Can you recast the records below, from the line containing "Which is farthest" through the end of the records, as a Markdown table with a "Row" column for the row number and a "Line" column for each line, leaving out blank lines?

Materials provided:
(begin)

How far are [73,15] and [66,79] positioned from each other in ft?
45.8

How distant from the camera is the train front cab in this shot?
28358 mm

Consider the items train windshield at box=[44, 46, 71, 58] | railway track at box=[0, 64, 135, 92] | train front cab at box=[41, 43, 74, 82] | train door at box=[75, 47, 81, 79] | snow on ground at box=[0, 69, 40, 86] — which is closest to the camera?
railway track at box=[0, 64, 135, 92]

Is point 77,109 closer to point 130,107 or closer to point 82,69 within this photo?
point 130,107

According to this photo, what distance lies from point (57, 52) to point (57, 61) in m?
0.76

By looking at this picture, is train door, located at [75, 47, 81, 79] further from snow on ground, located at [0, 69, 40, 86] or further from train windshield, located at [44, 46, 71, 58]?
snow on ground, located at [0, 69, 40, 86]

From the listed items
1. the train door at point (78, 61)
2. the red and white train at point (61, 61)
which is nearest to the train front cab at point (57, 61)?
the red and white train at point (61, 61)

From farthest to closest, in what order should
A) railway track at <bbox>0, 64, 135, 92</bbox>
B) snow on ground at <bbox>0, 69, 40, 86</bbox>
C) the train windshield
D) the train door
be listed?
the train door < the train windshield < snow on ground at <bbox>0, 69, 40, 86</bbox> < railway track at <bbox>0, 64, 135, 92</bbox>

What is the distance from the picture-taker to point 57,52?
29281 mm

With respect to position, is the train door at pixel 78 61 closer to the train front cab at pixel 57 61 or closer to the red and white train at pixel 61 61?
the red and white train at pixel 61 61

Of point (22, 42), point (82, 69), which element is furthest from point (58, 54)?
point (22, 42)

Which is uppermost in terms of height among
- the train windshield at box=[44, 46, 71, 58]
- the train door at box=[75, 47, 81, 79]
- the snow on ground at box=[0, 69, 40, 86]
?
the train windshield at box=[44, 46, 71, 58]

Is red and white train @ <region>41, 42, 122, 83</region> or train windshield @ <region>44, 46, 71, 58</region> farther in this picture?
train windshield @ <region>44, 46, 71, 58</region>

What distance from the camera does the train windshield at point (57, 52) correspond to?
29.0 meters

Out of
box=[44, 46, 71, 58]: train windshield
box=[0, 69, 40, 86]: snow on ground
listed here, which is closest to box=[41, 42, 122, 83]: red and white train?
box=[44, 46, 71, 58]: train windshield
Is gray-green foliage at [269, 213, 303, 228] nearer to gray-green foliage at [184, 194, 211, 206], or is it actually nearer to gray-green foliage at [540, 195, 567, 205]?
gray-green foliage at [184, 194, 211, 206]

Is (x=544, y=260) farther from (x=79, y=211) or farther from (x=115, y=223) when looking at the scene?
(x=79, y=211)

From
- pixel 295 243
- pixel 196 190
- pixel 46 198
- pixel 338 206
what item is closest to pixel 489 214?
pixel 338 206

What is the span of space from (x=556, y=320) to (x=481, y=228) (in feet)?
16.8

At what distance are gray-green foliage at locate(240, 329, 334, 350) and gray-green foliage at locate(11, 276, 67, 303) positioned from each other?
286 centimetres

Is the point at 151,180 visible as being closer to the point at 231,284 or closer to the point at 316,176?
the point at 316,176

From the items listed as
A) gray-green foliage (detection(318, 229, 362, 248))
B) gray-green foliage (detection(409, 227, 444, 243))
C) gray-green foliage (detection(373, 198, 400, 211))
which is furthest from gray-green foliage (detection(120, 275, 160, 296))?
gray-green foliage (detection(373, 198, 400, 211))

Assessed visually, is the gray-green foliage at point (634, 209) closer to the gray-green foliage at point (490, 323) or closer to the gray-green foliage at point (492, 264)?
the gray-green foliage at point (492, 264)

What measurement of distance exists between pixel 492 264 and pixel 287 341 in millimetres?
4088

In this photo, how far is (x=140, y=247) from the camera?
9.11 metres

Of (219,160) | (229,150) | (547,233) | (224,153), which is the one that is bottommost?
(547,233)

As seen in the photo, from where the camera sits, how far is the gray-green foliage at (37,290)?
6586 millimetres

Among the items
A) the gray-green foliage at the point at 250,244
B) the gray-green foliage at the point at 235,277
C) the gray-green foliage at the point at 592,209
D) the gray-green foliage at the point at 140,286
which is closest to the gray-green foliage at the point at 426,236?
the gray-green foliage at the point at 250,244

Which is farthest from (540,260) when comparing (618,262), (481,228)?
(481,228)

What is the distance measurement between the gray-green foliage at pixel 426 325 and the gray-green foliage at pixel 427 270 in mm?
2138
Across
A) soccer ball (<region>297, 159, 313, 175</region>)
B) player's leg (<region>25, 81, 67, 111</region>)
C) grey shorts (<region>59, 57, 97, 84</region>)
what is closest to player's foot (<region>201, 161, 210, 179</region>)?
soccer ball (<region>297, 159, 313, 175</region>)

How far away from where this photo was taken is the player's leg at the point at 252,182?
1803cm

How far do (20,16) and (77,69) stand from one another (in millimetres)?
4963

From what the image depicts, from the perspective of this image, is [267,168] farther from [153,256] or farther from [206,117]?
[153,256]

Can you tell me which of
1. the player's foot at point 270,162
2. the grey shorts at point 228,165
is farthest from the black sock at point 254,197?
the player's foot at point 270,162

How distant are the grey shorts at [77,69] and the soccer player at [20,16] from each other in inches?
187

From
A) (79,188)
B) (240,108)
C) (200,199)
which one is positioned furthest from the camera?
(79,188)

(end)

Solved exercise:
| Row | Line |
|---|---|
| 1 | Which is farthest from (540,260) when comparing (618,262), (481,228)? |
| 2 | (481,228) |
| 3 | What is the distance measurement between the gray-green foliage at pixel 426 325 and the gray-green foliage at pixel 427 270 in mm? |
| 4 | 2138 |
| 5 | Across |
| 6 | A) soccer ball (<region>297, 159, 313, 175</region>) |
| 7 | B) player's leg (<region>25, 81, 67, 111</region>) |
| 8 | C) grey shorts (<region>59, 57, 97, 84</region>) |
| 9 | what is closest to player's foot (<region>201, 161, 210, 179</region>)? |
| 10 | soccer ball (<region>297, 159, 313, 175</region>) |
| 11 | How far away from where this photo was taken is the player's leg at the point at 252,182? |
| 12 | 1803cm |
| 13 | How far do (20,16) and (77,69) stand from one another (in millimetres)? |
| 14 | 4963 |
| 15 | From what the image depicts, from the perspective of this image, is [267,168] farther from [153,256] or farther from [206,117]? |
| 16 | [153,256] |
| 17 | Can you tell me which of |
| 18 | 1. the player's foot at point 270,162 |
| 19 | 2. the grey shorts at point 228,165 |
| 20 | is farthest from the black sock at point 254,197? |
| 21 | the player's foot at point 270,162 |
| 22 | How distant are the grey shorts at [77,69] and the soccer player at [20,16] from each other in inches? |
| 23 | 187 |
| 24 | From |
| 25 | A) (79,188) |
| 26 | B) (240,108) |
| 27 | C) (200,199) |
| 28 | which one is positioned furthest from the camera? |
| 29 | (79,188) |